Page 1 of 4
[IMAGE]Operator.jpg[/IMAGE]On June 4, 2009, 17-year-old Darrion Scott boarded a New Orleans Regional Transit Authority (RTA) bus with her two-year-old baby and was asked, repeatedly, to fold up her stroller, but refused. Eventually, Scott would tear off the top of her baby's milk bottle and pour the contents on top of Hanella Johnson, an RTA driver for 18 years, before stabbing her. Johnson survived; however, that is not always the case. In December 2008, for example, New York City Transit (NYCT) operator Edwin Thomas was repeatedly stabbed, fatally, by a man after confronting him for fare evasion.
No matter what precautions are taken, bus operators are definitely on the front lines when it comes to dealing with customers, and many times attacks, which include physical and verbal assaults and being spit upon, happen to them all too often for reasons as simple as asking a customer to pay the proper fare.

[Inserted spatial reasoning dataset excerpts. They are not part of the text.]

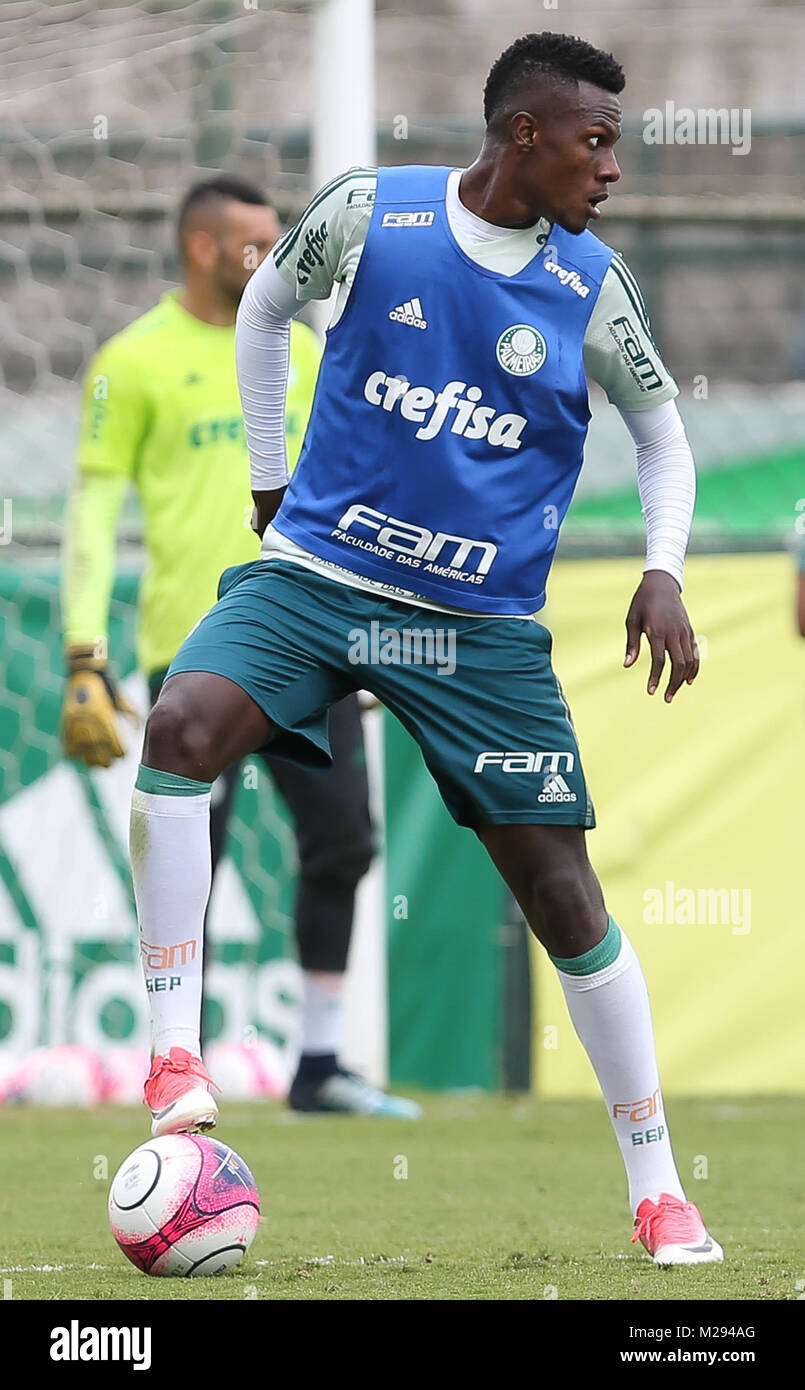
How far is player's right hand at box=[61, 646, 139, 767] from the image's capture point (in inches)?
219

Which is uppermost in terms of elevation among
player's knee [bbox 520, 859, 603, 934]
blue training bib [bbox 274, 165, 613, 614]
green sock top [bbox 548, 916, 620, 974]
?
blue training bib [bbox 274, 165, 613, 614]

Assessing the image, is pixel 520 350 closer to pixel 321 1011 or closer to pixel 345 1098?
pixel 321 1011

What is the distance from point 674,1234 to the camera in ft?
11.8

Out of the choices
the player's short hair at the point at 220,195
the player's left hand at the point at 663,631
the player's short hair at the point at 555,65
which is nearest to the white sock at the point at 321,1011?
the player's short hair at the point at 220,195

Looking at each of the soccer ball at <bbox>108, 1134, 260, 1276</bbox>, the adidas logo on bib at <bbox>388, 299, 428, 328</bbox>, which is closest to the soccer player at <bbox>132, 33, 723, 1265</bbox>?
the adidas logo on bib at <bbox>388, 299, 428, 328</bbox>

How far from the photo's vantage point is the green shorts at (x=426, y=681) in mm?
3672

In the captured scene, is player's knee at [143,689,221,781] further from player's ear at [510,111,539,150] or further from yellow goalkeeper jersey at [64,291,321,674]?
yellow goalkeeper jersey at [64,291,321,674]

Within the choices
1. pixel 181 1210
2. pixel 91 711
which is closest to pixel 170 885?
pixel 181 1210

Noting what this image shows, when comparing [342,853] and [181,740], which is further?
[342,853]

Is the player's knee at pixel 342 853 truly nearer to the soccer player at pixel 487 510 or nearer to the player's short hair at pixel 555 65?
the soccer player at pixel 487 510

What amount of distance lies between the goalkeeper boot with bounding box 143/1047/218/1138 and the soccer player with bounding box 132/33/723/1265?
0.25 meters

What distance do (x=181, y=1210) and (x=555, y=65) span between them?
2.03 m

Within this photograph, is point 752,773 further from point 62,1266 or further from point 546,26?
point 546,26

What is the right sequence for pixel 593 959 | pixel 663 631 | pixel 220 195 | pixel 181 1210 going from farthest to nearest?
1. pixel 220 195
2. pixel 593 959
3. pixel 663 631
4. pixel 181 1210
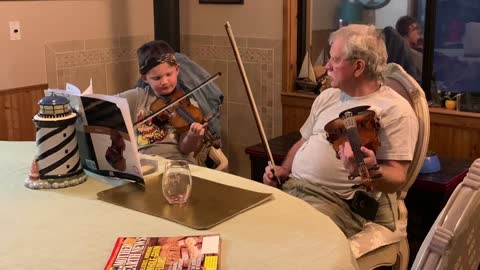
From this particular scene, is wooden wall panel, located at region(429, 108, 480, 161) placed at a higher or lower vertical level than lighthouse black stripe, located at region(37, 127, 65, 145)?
lower

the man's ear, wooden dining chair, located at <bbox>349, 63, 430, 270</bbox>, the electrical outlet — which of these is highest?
the electrical outlet

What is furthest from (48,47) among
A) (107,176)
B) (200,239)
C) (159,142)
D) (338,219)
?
(200,239)

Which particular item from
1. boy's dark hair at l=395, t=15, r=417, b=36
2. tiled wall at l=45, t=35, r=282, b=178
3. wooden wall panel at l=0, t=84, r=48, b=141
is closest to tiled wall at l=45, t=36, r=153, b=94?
tiled wall at l=45, t=35, r=282, b=178

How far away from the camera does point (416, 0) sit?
A: 342 centimetres

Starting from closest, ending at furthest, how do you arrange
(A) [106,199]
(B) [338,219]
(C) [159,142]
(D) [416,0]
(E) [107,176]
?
1. (A) [106,199]
2. (E) [107,176]
3. (B) [338,219]
4. (C) [159,142]
5. (D) [416,0]

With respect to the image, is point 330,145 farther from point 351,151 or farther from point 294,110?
point 294,110

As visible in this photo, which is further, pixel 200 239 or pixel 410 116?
pixel 410 116

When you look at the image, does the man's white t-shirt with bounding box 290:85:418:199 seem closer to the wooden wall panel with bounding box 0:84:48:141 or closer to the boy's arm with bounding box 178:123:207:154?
the boy's arm with bounding box 178:123:207:154

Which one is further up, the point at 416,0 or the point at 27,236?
the point at 416,0

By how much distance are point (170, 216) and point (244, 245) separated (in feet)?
0.87

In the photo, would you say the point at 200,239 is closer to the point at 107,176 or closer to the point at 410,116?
the point at 107,176

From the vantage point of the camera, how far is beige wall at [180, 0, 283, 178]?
3863 mm

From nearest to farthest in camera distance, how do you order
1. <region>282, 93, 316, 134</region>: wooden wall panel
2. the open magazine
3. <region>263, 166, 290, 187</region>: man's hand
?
1. the open magazine
2. <region>263, 166, 290, 187</region>: man's hand
3. <region>282, 93, 316, 134</region>: wooden wall panel

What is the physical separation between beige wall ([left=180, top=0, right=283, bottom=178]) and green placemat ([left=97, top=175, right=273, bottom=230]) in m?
2.11
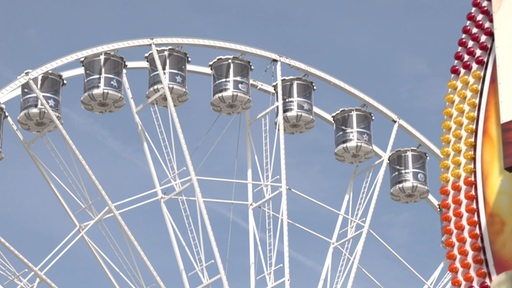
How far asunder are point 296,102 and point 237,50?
2.03 meters

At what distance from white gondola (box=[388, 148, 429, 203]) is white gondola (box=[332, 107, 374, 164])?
1.13 meters

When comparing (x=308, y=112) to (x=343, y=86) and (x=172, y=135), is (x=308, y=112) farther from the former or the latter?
(x=172, y=135)

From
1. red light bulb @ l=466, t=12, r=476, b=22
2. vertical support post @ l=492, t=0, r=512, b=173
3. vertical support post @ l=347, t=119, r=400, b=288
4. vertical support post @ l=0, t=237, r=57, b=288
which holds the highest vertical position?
vertical support post @ l=347, t=119, r=400, b=288

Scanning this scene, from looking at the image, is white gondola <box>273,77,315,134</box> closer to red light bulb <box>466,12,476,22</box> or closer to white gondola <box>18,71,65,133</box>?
white gondola <box>18,71,65,133</box>

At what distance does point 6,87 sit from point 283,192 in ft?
21.0

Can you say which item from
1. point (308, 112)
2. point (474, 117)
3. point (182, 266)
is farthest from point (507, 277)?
point (308, 112)

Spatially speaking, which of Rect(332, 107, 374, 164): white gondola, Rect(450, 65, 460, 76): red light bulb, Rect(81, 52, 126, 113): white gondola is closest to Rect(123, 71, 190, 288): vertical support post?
Rect(81, 52, 126, 113): white gondola

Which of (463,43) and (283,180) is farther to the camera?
(283,180)

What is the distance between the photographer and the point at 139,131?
95.7 ft

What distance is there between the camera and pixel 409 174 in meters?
31.9

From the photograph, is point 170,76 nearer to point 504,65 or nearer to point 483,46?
point 483,46

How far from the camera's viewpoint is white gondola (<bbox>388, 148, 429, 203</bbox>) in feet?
105

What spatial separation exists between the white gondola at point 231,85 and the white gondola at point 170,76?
725 millimetres

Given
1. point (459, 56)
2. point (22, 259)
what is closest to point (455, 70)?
point (459, 56)
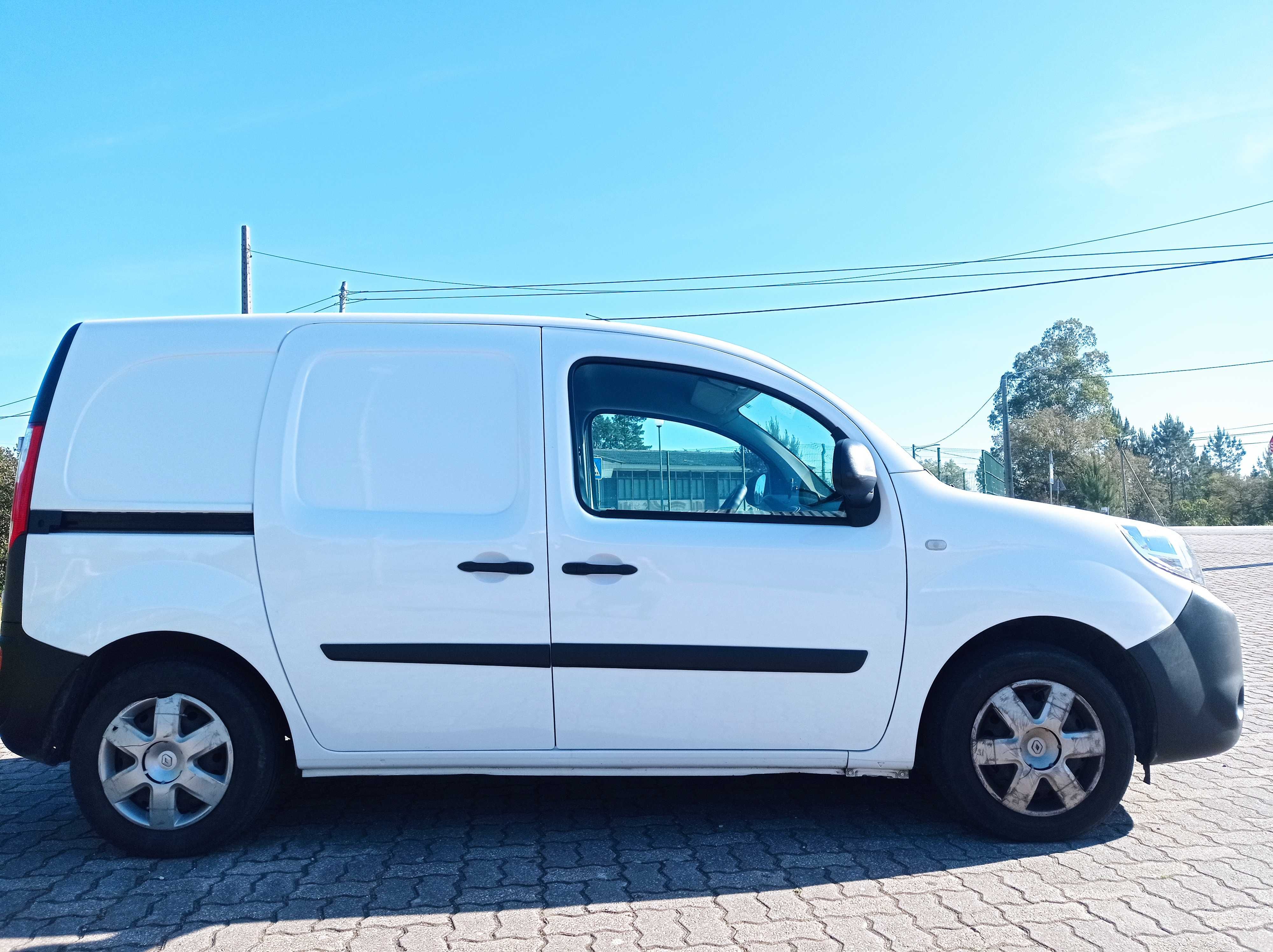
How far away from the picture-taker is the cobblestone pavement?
8.97 feet

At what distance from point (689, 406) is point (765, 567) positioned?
678 mm

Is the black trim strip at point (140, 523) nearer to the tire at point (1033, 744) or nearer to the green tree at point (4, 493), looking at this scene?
the tire at point (1033, 744)

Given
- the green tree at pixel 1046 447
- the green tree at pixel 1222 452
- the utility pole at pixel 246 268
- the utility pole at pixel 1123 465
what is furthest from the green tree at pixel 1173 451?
the utility pole at pixel 246 268

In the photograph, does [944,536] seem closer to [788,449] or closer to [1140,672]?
[788,449]

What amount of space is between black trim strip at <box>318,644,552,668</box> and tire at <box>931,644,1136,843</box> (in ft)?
4.82

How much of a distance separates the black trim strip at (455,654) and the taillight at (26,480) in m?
1.18

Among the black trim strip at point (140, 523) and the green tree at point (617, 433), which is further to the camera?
the green tree at point (617, 433)

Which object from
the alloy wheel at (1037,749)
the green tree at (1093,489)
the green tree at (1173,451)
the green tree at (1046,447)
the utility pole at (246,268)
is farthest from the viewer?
the green tree at (1173,451)

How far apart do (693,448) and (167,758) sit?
2170 millimetres

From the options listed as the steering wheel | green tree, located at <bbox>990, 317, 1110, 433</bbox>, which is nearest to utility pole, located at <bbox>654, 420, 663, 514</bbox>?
the steering wheel

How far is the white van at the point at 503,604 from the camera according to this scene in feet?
10.9

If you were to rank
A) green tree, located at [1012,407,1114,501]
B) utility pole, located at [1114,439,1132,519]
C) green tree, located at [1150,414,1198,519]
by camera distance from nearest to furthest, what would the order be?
1. green tree, located at [1012,407,1114,501]
2. utility pole, located at [1114,439,1132,519]
3. green tree, located at [1150,414,1198,519]

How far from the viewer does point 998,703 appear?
339 cm

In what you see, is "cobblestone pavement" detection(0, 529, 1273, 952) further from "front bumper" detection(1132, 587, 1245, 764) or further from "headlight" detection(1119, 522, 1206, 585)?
"headlight" detection(1119, 522, 1206, 585)
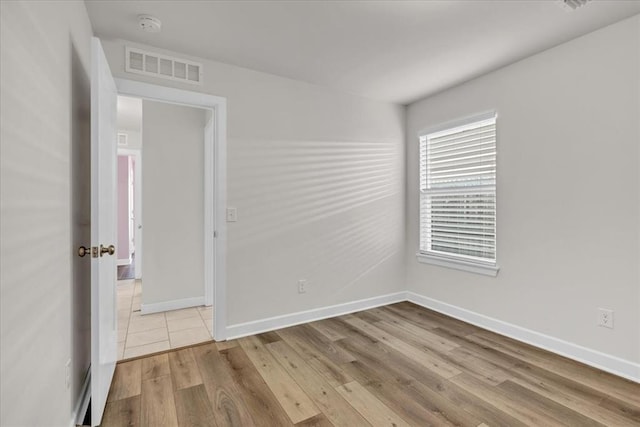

While many in the public transportation industry have differing opinions on whether operator assaults are currently escalating, many feel that it is a problem, even if it occurs once in a blue moon. Especially when it ends in an operator injury, or worse, a fatality.
So, what are transit agencies doing to help protect these ambassadors of their systems? The solutions range from situation mitigation and/or self-defense training to calling for stronger enforcement of federal laws or the implementation of stricter or brand new state laws. The bottom line is, whether it's these things or installing cameras aboard their entire fleets, stepping up police activity or issuing pepper gel to operators, transit agencies and the industry as a whole are working diligently to do what they can to protect operators.
Is it a huge issue?
Many assaults stem from confrontations involving operators and passengers who refuse to pay the proper fare. The prevailing opinion industry-wide seems to be that assaults on bus operators have been a problem for years, yet many are quick to admit that it has not become a problem of epidemic proportions. Still, the industry is not satisfied with assaults happening at any time.
"Winnipeg has a rather low number of assaults compared with other transit properties. That said, any instances are too many," says Winnipeg Transit's Director Dave Wardrop, who had an incident on his system that included a driver and two passengers being attacked by three would-be muggers just last year.
"We carry about 440,000 people a day. In 2008 for example, we had about 41 total reports of assaults," adds Tom Lambert, chief of police for the Metropolitan Transit Authority of Harris County (Houston Metro). "We don't have a lot of those events compared to the people we carry and service we put on the street, but we're really concerned about any time you have an employee that's trying to provide a safe service on the street that is being threatened."
Unfortunately, there is no standard system for tracking driver assault statistics, however, most agency officials METRO spoke to reported the number of assaults that occur on their systems average from less than five to the low 60s per year. Those numbers are often much greater in larger metropolitan cities.
For example, aboard NYCT's system, there were 236 bus driver assaults from Jan. 1 to Dec. 9, 2008, 43 of which involved fare evasion, while 67 involved someone spitting at the driver.
Meanwhile, some agencies saw numbers spike somewhat over the last year or so due to increased ridership, a downed economy and the cutting of services on the more popular routes, causing them to become overcrowded.
"You put all those things together, and you get a bunch of angry people that don't have jobs and are in a confined place, so tempers begin to flare, and that's what we've seen lately," says Rod Baker, chief of transit police at Lakewood, Wash.-based Pierce Transit. Baker adds, however, that even though the larger spike they are seeing due to these factors is in passenger-on-passenger assaults, it is still yet another factor adding to the possibility that a driver assault may occur.
Greg Hull, director, Operations, Safety and Security Programs, at the American Public Transportation Association (APTA), agrees that an economic downturn could definitely have an impact. "We aren't hearing that there are any dramatic spikes going on," he says. "We do know, however, that events can happen in waves sometimes and it can often be attributed to local economic conditions."